* [INPUT DATA]:
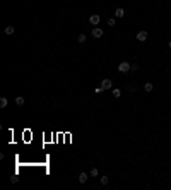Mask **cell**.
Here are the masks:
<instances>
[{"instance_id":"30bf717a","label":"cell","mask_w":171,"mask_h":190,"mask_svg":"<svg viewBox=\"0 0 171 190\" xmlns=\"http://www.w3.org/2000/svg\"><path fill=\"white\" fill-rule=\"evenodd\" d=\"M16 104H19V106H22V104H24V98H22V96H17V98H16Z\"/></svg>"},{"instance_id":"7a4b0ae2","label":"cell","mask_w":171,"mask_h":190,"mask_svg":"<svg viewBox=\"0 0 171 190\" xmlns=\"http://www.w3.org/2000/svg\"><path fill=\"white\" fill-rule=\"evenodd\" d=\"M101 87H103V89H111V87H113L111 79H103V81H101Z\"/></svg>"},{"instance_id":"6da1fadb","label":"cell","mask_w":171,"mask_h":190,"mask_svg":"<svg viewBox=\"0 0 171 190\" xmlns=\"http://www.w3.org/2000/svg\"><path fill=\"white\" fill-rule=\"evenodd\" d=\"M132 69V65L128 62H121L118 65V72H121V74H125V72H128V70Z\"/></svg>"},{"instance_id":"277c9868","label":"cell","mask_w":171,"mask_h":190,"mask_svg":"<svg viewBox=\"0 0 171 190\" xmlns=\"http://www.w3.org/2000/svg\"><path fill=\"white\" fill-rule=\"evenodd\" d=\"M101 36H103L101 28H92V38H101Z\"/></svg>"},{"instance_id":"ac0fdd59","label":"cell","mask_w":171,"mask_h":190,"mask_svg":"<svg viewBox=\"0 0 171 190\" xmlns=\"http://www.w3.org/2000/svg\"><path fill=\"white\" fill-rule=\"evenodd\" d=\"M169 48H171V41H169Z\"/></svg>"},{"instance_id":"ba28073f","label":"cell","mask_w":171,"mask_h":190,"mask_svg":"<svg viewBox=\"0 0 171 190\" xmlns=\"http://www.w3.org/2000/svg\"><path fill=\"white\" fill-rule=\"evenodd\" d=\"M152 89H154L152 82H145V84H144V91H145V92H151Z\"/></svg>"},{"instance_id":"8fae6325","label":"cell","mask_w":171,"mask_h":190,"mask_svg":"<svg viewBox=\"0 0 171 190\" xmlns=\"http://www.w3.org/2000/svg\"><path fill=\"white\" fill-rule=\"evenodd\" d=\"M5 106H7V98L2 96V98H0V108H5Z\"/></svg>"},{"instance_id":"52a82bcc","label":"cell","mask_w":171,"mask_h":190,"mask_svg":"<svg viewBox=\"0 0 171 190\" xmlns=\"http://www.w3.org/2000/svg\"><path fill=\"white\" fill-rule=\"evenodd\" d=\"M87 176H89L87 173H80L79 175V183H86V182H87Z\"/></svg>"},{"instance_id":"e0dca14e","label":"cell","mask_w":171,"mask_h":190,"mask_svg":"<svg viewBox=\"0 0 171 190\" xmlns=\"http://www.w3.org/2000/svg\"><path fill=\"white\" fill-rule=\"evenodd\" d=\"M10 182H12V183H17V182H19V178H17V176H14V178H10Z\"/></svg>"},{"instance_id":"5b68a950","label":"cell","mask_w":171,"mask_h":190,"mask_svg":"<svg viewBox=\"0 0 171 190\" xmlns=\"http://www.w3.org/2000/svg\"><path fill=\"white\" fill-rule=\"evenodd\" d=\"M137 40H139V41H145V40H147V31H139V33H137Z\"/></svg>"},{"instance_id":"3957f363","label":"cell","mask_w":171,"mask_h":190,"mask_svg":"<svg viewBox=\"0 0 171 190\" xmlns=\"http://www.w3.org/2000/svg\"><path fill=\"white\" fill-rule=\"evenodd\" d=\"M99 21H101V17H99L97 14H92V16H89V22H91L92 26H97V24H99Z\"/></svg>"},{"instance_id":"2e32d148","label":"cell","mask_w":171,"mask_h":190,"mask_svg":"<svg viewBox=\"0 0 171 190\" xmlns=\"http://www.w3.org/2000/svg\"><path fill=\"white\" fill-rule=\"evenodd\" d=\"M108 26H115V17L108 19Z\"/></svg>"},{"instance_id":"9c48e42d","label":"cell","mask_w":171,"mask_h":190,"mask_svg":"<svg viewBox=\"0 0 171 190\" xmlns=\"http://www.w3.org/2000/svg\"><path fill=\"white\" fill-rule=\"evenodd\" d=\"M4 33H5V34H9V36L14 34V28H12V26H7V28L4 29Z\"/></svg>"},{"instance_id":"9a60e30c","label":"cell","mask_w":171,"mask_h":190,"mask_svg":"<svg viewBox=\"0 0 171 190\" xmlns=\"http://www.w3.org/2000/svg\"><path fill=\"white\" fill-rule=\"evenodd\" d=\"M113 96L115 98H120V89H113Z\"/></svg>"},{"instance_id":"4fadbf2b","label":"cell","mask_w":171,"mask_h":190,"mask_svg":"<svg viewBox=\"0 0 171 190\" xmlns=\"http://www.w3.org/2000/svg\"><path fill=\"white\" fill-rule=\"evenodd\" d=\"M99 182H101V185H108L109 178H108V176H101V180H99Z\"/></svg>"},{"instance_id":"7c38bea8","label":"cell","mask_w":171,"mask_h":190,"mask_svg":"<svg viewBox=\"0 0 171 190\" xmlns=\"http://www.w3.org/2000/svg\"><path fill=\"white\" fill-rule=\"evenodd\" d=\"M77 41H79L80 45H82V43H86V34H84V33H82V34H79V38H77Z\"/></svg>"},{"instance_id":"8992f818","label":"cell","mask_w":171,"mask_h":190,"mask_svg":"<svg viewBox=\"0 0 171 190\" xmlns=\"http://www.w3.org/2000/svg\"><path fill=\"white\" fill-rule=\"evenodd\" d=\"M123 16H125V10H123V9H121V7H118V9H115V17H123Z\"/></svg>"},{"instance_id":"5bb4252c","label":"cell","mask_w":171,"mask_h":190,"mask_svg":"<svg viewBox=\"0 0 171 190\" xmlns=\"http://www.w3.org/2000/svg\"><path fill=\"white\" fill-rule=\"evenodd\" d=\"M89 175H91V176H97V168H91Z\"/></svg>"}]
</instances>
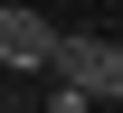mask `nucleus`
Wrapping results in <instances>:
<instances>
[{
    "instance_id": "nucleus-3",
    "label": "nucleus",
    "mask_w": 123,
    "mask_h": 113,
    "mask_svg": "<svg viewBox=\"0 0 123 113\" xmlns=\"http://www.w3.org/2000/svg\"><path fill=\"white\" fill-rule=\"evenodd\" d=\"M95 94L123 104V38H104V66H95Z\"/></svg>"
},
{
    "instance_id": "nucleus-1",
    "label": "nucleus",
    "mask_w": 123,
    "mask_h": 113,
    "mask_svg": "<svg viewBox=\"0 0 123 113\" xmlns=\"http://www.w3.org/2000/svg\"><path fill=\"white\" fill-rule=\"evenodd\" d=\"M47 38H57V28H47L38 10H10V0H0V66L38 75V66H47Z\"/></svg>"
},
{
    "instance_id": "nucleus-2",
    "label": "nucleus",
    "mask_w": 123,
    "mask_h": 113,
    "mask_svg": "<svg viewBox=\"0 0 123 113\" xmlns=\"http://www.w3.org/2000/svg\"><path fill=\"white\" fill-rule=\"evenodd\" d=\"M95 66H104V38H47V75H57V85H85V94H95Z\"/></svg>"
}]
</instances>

---

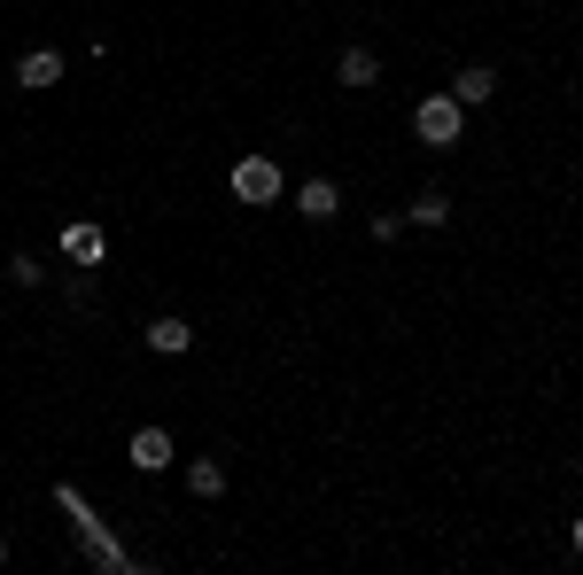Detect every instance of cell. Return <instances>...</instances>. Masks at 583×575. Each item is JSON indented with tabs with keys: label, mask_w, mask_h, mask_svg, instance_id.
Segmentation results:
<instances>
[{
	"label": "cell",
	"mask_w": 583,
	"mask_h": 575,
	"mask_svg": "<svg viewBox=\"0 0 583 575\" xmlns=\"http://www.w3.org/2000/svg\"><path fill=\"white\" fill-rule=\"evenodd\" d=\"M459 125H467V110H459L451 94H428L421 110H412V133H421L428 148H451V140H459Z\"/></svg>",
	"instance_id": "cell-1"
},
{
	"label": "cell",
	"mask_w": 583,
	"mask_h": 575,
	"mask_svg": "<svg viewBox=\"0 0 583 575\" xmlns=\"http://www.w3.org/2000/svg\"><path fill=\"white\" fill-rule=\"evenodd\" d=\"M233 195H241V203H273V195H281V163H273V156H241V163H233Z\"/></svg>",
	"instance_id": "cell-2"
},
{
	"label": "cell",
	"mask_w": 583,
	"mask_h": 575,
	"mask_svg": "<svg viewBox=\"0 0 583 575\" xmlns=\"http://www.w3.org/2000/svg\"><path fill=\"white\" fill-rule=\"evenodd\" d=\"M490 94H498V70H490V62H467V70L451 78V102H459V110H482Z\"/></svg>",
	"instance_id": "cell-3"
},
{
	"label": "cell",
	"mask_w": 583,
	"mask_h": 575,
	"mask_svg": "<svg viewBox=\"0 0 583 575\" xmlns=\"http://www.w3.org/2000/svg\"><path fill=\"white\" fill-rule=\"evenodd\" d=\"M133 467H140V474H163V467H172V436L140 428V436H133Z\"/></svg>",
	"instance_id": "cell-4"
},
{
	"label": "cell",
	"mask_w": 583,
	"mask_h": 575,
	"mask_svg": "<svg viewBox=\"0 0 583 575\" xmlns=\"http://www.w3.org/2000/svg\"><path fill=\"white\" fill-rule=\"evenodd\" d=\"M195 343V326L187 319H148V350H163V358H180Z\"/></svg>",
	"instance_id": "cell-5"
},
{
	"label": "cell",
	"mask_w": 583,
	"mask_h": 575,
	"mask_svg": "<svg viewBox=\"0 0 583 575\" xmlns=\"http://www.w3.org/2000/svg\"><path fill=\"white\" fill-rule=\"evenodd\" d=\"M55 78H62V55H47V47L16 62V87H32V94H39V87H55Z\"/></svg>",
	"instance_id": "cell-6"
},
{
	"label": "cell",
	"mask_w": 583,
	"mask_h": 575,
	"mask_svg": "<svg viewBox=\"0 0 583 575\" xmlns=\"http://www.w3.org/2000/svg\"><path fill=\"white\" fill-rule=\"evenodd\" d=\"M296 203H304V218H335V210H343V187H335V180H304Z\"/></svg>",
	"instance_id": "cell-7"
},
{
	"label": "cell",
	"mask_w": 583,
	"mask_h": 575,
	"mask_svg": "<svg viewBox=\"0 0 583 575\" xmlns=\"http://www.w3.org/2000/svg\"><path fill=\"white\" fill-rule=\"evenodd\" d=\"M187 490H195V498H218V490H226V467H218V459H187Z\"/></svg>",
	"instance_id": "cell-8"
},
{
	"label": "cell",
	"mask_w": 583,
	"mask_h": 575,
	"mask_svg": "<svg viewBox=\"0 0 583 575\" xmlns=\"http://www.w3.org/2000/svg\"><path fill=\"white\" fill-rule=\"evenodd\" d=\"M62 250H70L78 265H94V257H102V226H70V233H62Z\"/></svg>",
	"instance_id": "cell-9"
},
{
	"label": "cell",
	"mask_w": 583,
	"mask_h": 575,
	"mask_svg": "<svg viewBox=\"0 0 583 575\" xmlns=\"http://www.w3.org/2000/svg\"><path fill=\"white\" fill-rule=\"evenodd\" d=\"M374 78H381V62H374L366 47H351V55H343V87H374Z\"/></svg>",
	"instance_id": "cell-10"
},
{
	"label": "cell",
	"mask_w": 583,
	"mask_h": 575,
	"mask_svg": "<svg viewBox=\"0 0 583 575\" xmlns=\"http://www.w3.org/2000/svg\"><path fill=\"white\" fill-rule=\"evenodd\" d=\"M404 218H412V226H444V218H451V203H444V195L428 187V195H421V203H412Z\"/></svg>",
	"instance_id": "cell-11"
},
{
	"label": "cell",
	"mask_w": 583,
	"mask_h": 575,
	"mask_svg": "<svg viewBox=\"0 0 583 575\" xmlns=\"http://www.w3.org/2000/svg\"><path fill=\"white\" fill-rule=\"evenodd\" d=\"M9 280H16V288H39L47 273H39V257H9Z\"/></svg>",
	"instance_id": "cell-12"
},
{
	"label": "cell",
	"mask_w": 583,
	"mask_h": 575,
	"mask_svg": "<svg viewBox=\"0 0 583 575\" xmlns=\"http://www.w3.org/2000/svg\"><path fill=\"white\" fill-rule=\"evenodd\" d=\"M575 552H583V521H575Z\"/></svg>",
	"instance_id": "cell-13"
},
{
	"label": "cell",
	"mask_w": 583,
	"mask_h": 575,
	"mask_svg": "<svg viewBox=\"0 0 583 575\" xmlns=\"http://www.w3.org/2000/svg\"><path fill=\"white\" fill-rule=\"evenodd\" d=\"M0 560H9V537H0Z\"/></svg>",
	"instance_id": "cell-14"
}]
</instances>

* [JOB]: Extract each line of the data above that contains the string "results", copying every such line in full.

* [RESULT]:
Wrapping results in <instances>:
Segmentation results:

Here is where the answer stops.